It is well known in the antitrust community that the Justice Department is searching for cases to bring against dominant firms that have violated the antitrust laws. One such firm may be Monsanto. In fact, the prices of patented seeds sold by agribusiness giant Monsanto, which make up a majority of the seed market for some staple crops, have roughly doubled in the past decade, leading to new scrutiny by the Justice Department’s Antitrust Division. Given the importance of those crops to the food supply, government antitrust proceedings against Monsanto could potentially have a huge impact. Most immediately, farmers, biotech firms, and agribusiness competitors of Monsanto such as the Dow Chemical Company, DuPont, BASF or Syngenta AG, may be impacted by any decision made by the Justice Department.
The specific issue of concern is that Monsanto’s “Roundup Ready” soybean and corn seeds, which produce plants that can survive treatment with the company’s popular weed-killer Roundup, comprise 93% and 80% of their respective markets. Prices for these seeds have reportedly increased faster than the crop yields that the seed technology enables. Monsanto confirmed that the Antitrust Division has recently asked the company for information, mostly relating to an antitrust claim leveled at Monsanto by its competitor DuPont in a patent infringement suit.

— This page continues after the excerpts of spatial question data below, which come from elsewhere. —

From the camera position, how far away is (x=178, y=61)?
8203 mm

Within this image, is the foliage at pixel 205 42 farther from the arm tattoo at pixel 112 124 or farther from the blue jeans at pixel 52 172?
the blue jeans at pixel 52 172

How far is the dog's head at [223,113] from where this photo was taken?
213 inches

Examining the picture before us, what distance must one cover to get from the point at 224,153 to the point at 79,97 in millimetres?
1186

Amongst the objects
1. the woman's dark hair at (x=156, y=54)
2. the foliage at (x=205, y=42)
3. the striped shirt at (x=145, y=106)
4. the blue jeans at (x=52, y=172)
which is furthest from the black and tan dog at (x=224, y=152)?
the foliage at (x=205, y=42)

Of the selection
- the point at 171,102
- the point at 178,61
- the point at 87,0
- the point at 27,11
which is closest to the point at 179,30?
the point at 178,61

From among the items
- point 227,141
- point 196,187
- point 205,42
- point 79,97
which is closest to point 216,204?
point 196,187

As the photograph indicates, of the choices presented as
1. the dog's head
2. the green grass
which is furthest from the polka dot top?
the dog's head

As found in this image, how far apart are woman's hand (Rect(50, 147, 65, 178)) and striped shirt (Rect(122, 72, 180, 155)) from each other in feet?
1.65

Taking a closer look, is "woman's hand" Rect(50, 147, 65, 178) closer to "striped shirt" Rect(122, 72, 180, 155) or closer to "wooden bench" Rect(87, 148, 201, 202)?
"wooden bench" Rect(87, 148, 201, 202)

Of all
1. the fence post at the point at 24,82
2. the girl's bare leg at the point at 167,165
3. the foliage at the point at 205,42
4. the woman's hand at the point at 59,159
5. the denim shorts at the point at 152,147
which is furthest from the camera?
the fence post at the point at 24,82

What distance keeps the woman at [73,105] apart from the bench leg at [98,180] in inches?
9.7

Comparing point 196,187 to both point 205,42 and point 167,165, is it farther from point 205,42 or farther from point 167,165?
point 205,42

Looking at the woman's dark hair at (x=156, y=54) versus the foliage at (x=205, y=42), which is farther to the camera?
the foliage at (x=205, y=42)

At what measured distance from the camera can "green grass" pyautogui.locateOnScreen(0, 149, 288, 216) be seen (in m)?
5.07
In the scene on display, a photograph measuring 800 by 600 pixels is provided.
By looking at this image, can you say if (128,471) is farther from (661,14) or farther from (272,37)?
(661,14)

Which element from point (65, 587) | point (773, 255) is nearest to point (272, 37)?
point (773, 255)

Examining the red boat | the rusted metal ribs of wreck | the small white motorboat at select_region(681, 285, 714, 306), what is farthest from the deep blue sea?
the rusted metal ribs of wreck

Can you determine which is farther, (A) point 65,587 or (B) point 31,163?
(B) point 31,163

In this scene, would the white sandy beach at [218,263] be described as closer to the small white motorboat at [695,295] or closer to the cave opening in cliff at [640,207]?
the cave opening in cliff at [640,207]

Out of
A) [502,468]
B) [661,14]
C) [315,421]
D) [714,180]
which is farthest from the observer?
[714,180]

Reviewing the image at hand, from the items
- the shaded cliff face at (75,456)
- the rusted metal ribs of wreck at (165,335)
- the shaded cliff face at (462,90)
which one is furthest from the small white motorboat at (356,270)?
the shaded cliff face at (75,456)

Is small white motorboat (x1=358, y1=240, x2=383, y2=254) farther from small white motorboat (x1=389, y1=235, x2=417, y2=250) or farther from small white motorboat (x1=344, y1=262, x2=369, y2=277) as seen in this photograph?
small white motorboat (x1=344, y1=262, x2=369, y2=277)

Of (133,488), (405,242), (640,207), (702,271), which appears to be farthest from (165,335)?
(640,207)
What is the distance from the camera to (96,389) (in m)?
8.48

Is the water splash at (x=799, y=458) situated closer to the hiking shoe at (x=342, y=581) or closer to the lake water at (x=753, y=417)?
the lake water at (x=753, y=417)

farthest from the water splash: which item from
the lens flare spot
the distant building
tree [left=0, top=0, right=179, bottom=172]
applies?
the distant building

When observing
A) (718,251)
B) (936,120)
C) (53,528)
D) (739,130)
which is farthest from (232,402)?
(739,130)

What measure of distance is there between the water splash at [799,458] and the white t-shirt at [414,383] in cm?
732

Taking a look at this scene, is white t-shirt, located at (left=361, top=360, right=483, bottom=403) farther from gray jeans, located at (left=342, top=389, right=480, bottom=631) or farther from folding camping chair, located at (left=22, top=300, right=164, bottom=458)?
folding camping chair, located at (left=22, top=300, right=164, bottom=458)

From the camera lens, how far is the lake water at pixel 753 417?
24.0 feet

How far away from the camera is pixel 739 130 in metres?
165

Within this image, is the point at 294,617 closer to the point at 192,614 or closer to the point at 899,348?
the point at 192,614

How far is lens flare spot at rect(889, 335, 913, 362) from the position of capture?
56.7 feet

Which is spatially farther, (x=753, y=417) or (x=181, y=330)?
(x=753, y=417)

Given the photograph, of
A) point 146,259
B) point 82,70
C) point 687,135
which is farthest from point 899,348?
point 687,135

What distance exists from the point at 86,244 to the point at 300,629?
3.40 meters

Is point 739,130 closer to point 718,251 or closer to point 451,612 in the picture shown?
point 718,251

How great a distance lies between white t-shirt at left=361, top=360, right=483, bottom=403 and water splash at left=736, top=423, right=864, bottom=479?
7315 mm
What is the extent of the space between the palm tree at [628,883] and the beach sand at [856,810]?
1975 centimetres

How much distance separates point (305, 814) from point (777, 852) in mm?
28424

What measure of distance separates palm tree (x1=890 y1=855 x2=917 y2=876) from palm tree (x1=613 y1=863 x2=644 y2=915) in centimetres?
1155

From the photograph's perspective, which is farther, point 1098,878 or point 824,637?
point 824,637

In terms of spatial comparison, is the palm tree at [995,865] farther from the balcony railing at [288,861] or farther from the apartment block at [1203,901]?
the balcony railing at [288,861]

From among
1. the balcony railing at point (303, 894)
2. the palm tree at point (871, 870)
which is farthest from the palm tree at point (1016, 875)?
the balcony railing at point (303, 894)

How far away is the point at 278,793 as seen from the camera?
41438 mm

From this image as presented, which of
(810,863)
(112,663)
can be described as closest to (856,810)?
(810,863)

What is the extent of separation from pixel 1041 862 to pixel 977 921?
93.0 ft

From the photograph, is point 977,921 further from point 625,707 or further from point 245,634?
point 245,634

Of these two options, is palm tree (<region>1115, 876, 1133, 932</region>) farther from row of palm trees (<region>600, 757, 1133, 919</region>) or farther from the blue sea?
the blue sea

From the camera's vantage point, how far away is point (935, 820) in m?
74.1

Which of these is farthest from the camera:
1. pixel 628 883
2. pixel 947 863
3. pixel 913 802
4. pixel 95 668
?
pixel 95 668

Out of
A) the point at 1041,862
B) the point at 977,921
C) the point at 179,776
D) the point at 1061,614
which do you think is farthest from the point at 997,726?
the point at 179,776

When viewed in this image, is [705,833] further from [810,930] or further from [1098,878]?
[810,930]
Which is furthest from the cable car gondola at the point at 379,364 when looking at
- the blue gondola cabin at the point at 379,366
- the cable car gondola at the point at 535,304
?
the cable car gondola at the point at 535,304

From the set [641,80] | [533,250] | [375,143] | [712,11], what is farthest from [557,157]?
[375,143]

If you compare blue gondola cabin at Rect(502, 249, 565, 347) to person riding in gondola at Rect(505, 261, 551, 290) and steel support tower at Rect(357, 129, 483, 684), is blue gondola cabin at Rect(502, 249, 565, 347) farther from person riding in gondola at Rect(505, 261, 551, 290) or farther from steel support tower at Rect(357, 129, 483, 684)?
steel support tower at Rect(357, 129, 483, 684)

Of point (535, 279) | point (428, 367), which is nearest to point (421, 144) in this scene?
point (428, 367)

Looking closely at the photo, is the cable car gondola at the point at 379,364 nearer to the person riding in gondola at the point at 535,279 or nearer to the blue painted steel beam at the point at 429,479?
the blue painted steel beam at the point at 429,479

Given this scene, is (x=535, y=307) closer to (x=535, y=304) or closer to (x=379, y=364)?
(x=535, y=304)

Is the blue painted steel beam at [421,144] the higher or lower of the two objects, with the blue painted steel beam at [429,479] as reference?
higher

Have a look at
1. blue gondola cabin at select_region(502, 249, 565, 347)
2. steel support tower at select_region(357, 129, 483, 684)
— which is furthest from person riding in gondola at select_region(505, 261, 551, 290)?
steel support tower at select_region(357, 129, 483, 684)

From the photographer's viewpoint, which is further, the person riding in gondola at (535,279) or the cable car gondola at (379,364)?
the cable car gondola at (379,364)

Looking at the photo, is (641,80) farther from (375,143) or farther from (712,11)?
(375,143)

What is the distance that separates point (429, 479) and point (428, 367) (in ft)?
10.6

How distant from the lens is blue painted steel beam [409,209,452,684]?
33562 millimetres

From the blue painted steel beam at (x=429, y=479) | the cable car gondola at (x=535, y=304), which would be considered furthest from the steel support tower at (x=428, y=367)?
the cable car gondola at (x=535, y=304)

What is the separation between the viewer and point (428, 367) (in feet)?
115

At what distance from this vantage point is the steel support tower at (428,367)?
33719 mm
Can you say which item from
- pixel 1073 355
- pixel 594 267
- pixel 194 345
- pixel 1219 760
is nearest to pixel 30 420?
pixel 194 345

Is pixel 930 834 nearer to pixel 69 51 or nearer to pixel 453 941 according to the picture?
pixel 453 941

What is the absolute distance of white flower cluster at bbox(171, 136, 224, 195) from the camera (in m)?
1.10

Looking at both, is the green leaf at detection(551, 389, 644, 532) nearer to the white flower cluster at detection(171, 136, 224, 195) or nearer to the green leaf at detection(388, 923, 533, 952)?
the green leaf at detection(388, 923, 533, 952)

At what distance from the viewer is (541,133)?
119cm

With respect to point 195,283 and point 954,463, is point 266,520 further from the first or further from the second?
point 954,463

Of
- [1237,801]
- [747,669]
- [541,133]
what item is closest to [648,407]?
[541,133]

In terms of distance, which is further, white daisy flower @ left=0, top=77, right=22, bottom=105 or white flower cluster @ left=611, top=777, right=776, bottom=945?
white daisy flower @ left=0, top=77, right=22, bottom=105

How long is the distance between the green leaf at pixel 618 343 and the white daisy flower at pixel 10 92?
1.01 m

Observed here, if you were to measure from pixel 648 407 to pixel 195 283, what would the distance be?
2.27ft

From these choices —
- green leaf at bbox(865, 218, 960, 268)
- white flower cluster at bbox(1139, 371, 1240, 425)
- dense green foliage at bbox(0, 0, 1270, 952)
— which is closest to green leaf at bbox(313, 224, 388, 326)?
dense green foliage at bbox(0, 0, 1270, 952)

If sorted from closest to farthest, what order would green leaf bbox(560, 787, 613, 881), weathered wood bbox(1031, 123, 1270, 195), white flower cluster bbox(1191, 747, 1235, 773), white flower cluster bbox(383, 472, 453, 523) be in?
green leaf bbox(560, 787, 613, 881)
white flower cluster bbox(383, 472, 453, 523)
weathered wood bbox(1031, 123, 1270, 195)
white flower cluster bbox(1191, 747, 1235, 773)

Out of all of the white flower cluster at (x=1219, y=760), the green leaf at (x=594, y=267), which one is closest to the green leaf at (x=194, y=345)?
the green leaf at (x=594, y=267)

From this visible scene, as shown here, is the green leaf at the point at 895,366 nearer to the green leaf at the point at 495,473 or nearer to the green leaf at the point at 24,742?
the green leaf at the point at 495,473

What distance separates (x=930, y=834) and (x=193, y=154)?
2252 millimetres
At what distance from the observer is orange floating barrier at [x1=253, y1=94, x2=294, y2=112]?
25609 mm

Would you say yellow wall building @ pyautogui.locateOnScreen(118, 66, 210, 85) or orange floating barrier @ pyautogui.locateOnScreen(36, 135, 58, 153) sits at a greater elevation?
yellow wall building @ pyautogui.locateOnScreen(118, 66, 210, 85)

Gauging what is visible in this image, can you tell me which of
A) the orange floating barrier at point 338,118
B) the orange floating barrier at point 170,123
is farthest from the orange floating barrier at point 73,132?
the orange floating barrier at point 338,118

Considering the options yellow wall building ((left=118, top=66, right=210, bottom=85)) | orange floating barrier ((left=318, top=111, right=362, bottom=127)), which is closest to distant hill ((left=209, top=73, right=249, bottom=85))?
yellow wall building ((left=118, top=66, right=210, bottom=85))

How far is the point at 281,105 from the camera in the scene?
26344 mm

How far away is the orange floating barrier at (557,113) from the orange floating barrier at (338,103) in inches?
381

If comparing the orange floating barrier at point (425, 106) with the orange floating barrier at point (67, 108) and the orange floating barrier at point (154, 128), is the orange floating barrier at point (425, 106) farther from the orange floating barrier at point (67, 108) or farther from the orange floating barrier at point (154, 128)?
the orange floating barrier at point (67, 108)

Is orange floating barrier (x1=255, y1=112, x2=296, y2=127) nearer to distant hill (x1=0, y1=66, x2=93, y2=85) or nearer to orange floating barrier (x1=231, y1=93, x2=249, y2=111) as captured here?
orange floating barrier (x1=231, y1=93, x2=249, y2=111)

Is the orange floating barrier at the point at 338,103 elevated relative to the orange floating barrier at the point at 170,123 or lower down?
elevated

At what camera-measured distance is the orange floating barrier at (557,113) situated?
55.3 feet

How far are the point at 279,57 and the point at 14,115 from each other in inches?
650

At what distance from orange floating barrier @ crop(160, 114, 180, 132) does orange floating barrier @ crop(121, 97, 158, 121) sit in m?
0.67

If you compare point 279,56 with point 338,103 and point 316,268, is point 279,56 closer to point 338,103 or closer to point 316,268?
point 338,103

This signal of an investigation comes as the DOJ has stepped up its scrutiny of dominant firm conduct. Under the Bush administration, the agency filed no cases against alleged monopolists, instead focusing mostly on cartels. The Obama administration’s Assistant Attorney General for Antitrust, Christine Varney, recently said that the agriculture industries were a priority for the division. We will soon see whether that is the case.